Configuring Entra ID SAML SSO with Supabase Cloud

This guide walks through configuring Microsoft Entra ID (formerly Azure AD) as a SAML identity provider for your Supabase Cloud project to enable SSO authentication with sfp pro CLI/Codev

Prerequisites

Before starting the configuration, ensure you have:

Supabase Requirements:
- Supabase Pro plan or higher (SAML support requires Pro tier)
- Write access to your Supabase project
- Supabase CLI version 1.46.4 or higher
- Your project reference ID and anon key
Entra ID Requirements:
- Admin access to your Microsoft Entra ID tenant
- At least one verified domain in your Entra ID tenant
- Ability to create Enterprise Applications
sfp Requirements:
- sfp CLI installed
- Access to your sfp server instance
- sfp server URL (e.g., https://your-sfp-server.com)

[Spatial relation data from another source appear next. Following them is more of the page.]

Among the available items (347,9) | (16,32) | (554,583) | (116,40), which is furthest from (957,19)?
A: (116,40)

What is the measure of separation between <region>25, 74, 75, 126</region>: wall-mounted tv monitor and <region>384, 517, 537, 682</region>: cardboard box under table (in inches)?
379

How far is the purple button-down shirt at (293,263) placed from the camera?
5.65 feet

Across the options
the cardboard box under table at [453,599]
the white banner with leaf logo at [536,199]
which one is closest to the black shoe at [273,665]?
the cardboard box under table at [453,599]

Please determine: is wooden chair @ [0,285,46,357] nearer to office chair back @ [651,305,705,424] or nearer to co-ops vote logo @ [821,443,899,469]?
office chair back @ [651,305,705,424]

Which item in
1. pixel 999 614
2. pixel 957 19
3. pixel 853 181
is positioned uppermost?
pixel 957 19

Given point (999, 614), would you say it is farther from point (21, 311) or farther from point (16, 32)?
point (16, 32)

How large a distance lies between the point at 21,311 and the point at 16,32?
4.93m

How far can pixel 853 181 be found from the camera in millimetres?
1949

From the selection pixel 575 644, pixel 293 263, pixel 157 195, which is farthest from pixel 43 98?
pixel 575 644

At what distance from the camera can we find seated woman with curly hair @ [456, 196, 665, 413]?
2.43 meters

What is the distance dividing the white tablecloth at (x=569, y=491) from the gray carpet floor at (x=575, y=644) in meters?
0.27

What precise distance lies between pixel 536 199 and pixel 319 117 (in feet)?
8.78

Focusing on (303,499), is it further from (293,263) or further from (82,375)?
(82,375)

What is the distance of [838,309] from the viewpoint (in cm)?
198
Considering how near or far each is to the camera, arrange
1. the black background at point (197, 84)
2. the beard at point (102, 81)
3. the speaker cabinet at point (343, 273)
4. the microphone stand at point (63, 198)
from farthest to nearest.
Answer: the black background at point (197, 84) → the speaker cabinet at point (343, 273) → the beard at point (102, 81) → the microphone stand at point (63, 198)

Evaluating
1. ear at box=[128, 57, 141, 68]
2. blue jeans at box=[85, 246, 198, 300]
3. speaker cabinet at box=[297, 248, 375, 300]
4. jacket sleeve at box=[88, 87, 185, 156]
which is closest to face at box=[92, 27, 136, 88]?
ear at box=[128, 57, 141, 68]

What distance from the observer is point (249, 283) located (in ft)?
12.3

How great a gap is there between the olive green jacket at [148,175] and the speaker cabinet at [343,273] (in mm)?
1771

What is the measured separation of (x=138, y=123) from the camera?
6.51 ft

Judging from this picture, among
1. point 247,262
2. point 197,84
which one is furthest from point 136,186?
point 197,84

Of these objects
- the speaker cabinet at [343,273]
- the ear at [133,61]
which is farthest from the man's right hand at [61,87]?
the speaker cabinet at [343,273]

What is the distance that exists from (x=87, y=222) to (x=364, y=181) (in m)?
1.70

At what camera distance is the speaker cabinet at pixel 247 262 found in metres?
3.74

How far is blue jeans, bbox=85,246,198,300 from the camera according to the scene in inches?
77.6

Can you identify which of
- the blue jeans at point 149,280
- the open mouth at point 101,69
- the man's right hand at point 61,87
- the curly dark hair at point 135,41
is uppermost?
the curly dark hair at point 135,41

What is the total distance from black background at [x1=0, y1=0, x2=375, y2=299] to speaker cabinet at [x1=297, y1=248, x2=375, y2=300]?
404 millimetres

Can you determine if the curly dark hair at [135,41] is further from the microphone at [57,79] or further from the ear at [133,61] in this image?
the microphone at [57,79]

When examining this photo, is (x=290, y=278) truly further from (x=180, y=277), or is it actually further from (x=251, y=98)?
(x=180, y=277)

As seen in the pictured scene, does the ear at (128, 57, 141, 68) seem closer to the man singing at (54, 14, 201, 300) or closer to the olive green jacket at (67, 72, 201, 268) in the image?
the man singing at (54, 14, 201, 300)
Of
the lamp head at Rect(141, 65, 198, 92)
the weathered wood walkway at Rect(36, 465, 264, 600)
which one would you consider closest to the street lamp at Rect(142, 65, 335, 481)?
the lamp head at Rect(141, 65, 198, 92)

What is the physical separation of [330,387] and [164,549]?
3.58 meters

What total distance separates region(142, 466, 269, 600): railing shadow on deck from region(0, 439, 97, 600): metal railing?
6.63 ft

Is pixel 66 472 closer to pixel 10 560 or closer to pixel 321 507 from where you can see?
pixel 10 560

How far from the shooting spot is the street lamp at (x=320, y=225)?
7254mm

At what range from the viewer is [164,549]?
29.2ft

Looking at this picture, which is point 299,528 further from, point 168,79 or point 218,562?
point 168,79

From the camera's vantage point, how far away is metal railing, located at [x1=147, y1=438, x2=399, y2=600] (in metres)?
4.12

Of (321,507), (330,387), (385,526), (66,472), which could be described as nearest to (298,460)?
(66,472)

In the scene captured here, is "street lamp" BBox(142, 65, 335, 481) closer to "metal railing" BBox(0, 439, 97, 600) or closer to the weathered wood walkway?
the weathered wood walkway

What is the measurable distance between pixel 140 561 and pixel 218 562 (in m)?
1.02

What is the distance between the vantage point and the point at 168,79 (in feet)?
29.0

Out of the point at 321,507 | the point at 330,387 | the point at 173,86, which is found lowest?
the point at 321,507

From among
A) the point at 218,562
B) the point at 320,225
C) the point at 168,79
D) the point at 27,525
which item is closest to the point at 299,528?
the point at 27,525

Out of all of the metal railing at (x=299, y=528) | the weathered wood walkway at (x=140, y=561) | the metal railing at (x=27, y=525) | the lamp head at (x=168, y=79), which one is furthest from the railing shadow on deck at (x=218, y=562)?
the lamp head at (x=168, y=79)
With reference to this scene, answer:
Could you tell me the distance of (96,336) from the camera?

Step 1: Enable SAML in Supabase Dashboard

Navigate to your Supabase Dashboard
Select your project
Go to Authentication → Providers
Locate SAML 2.0 section
Toggle Enable SAML 2.0 to enabled
Save the configuration

Step 2: Note Your Supabase Configuration

Gather the following information from your Supabase project:

# Your Supabase project URL
SUPABASE_URL=https://<project-ref>.supabase.co

# Your Supabase anon key (from Project Settings → API)
SUPABASE_ANON_KEY=eyJhbGciOiJIUzI1NiIsInR5cCI6IkpXVCJ9...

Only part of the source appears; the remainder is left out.